▸ **Quoted passage**
First impressions of El Capitan on a Apple MacBook Pro

Our Lead Developer was most impressed with El Capitan on the MacBook Pro…

At IDR Solutions I spend a lot of time working on our Java PDF Library and PDF to HTML5 Converter and use a MacBook Pro as my main machine. With a new OS update out I thought I would update my 2013 MacBook Pro with the latest version of OS X, I am now running the latest release of OS X.

Here is what you can expect….

1. A large download.

The update is 6 gigabytes in size so you want a fast connection and a ‘quiet’ time of the day.

2. A slick install.

Having suffered from the bug in IOS 9.0 update which hung on update, I was very pleased to see the update ran faultlessly.

3. Initial disappointment.

When you reboot your mac looks subtly different. There is a new font used for display, but otherwise it looks very similar to Mavericks. You need to dig a little deeper to find the new features, like split screen.

4. Is my machine faster?

Definitely feels zippier to me.

5. Reinstalling software.

I found that other than having to reinstall Java6 (to make CyberDuck work), everything worked perfectly with no changes.

▸ **Raw data**
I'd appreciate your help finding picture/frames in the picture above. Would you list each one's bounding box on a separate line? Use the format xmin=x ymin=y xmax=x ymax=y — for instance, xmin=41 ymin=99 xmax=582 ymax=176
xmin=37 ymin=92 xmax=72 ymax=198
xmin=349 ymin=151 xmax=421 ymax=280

▸ **Exercise details**
For each statement, say yes or no to whether the El Capitan write-up supports it, and quote the deciding words: (a) The update is 6 gigabytes in size. (b) After rebooting, the Mac looks completely different. (c) Java6 had to be reinstalled to make CyberDuck work. The listing has nothing to do with the El Capitan write-up.

▸ **Response to the exercise**
(a) Yes: "The update is 6 gigabytes in size"
(b) No: "When you reboot your mac looks subtly different."
(c) Yes: "other than having to reinstall Java6 (to make CyberDuck work)"